Illustration by Raya Deussen

By Noah Foster-Koth

“Blade Runner 2049” is one of the most critically praised science fiction films in recent years. It’s also a financial disaster for Warner Brothers, which could lose millions if the film continues to flounder at the box office.

As of Oct.15, ticket sales for “Blade Runner 2049” have only amounted to $60 million, less than half of the $155 million that the studio spent making the film. You can’t blame the studio for investing so much in the movie when you consider all the things it has going for it. “Blade Runner 2049” has an all-star cast, an established brand name and rave reviews on its side. So why aren’t people lining up to see it?

For one thing, while the original Blade Runner has an established fan base, it never achieved the widespread popularity of rival sci-fi franchises like “Star Wars.” As a result, the sequel needs to appeal to people who haven’t seen the first film in order to make a profit. Unfortunately, the plot of “Blade Runner 2049” requires some familiarity with the 1982 original, which severely limits the number of people who can appreciate this year’s sequel. This isn’t to say that the sequel has a poorly written or overly derivative plot. “Blade Runner 2049” tells its own story, expanding on the original film rather than copying it. However, the big reveals and secrets in the new film won’t mean anything to audiences who haven’t seen the first movie. That’s not an objectively bad thing from a screenwriting perspective, since this film is meant to be a companion piece to the 1982 classic. But it does mean that moviegoers will struggle to understand the plot, and appreciate how clever it is, if they aren’t already fans of the original “Blade Runner.”

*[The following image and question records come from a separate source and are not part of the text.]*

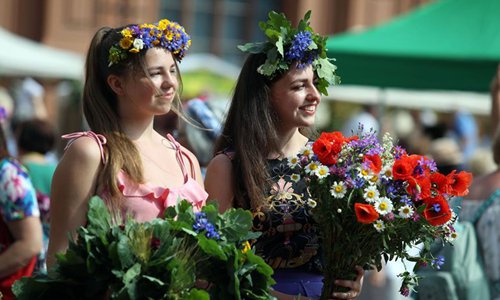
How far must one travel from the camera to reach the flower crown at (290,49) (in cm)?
407

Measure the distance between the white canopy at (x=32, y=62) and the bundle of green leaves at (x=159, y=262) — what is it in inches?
478

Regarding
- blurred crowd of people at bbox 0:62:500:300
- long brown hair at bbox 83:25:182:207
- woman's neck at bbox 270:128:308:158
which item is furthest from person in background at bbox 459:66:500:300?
long brown hair at bbox 83:25:182:207

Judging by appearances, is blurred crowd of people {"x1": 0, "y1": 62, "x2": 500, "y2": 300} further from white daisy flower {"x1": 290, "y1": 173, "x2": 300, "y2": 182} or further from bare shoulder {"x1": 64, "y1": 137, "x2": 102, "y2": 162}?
bare shoulder {"x1": 64, "y1": 137, "x2": 102, "y2": 162}

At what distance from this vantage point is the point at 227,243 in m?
3.15

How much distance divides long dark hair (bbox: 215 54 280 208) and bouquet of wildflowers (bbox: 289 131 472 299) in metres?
0.34

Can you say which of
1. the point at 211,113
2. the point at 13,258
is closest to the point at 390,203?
the point at 13,258

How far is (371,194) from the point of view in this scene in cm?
350

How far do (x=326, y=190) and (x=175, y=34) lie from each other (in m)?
0.74

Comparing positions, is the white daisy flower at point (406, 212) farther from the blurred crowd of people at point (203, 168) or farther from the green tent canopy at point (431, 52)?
the green tent canopy at point (431, 52)

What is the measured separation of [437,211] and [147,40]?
3.68 ft

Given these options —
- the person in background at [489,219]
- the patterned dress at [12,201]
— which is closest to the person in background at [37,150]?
the patterned dress at [12,201]

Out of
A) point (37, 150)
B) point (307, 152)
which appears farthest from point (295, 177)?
point (37, 150)

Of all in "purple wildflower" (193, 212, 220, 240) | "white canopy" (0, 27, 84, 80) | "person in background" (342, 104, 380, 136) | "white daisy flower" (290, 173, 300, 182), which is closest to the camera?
"purple wildflower" (193, 212, 220, 240)

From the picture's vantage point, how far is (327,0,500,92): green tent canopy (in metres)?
8.56
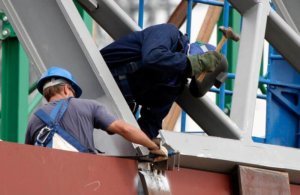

One of the main reasons movie buffs love the original film is that its gritty, dystopian vision of Earth’s future makes it stand out from the brighter, cleaner worlds of other ’80s sci-fi movies. To its credit, “Blade Runner 2049” does a great job of recreating the world that made the original Blade Runner so unique. The grimy, rain-soaked environment that characterized the 1982 film is lovingly replicated in the sequel, and fans of the original will relish the opportunity to return to that weird world another time. Today, however, the visual style that made “Blade Runner” unique no longer stands out compared to other films in the same genre. Movies like “Snowpiercer,” “Elysium” and “A.I. Artificial Intelligence” have been imitating the original film’s urban dystopia for years, making the sequel’s faithful recreation of it seem somewhat generic.

Another factor that likely contributed to the new movie’s box office failure is its tone. Both “Blade Runner” films offer a bleak, cynical representation of humanity and its future. The series has always forced audiences to consider the worst sides of human nature, from the way we marginalize low-ranking members of society to the way we’re actively destroying our home planet. “Blade Runner 2049” boldly embraces the inherent darkness and complexity of these subjects, which is part of what makes it a great science fiction film. However, the idea of being immersed in a more environmentally ravaged and socially divided version of Earth might not appeal to the average moviegoer right now. In a time when the real world is full of environmental catastrophe and social discrimination, audiences might be less interested in spending two and half hours in a future-fantasy where things have gotten even worse.

The financial woes of “Blade Runner 2049” arguably serve to continue the legacy of the 1982 “Blade Runner,” which was also a box-office bomb when it was first released. The original film only found an audience on the home video aftermarket when movie lovers could soak in the movie’s unusual atmosphere and heady philosophical themes over multiple viewings. Blade Runner 2049 may establish a similar cult following in a few years, but it won’t make a pile of cash along the way.